**Texto proporcionado:**
■ ■ ■ ■

Los soldados dormían durante el día para poder moverse por la noche sin ser vistos. Estaban en la selva, en una zona de la vereda el Darién que limita con los departamentos del Meta y Guaviare. Esa mañana el capitán Manuel Alejandro Cardona López soñó que un terrorista de las FARC le disparaba tres veces en el pecho, pero lograba salvarse y darle las gracias a Dios por estar vivo mientras se persignaba con la mano derecha. Después de mediodía salieron hacia una zona donde habían caído heridos por minas antipersona un capitán, dos sargentos, nueve soldados y un enfermero. Dos de ellos habían muerto. El capitán Cardona, ingeniero civil del Ejercito, echó a andar cargado con su equipo de trabajo. Estaba preparado para buscar y desactivar minas. Hacia la una de la tarde, mientras caminaba con cautela revisando el terreno, encontró una escopeta sobre una mesa rodeada por dos generadores eléctricos que soportaban dos carretillas de metal. De inmediato supo que era una trampa.
Luego de determinar y marcar el espacio en el cual podía moverse sin correr ningún riesgo, se recostó junto a una de las dos carretillas de metal con el cuerpo apoyado sobre su mano izquierda para protegerla en caso de una explosión. Mientras tanto, con la derecha buscó los cables que debía desconectar.
A las dos de la tarde se escuchó una explosión muy fuerte. Ambas carretillas quedaron destruidas y las láminas de metal de las mismas le rebanaron al capitán el pie derecho y cuatro dedos de su mano derecha. Un costado de su cara y su cuerpo quedaron plagados de esquirlas. Su torso se salvó, protegido por una rueda. La misma carretilla que casi lo mata le salvó la vida.
Colombia es el país con más minas antipersona después de Camboya y Afganistán.
La mina había sido activada por control remoto. El capitán jamás imaginó que su explosión fuera tan poderosa. Hinchado de adrenalina, se levantó de un brinco y echó a correr hacia donde lo esperaban sus soldados y el enfermero. Al llegar se tendió en el piso boca arriba y entonces advirtió que no veía por el ojo derecho y muy poco por el izquierdo.

■ ■ ■ ■

**Contenido del conjunto:**
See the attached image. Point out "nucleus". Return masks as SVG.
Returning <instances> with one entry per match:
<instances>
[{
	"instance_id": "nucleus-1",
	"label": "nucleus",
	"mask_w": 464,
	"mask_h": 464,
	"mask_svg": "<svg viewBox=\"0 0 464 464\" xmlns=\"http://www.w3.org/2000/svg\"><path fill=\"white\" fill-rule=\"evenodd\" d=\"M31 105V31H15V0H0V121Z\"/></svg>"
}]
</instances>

■ ■ ■ ■

**Instrucciones de la tarea:**
Actualice el pasaje del relato sobre el capitán Cardona que comienza con las palabras "A las dos de" y termina con "Camboya y Afganistán.", sustituyendo "esquirlas" por "astillas metálicas". No es necesario consultar las entradas para resolver lo solicitado.

**Solución:**
A las dos de la tarde se escuchó una explosión muy fuerte. Ambas carretillas quedaron destruidas y las láminas de metal de las mismas le rebanaron al capitán el pie derecho y cuatro dedos de su mano derecha. Un costado de su cara y su cuerpo quedaron plagados de astillas metálicas. Su torso se salvó, protegido por una rueda. La misma carretilla que casi lo mata le salvó la vida.
Colombia es el país con más minas antipersona después de Camboya y Afganistán.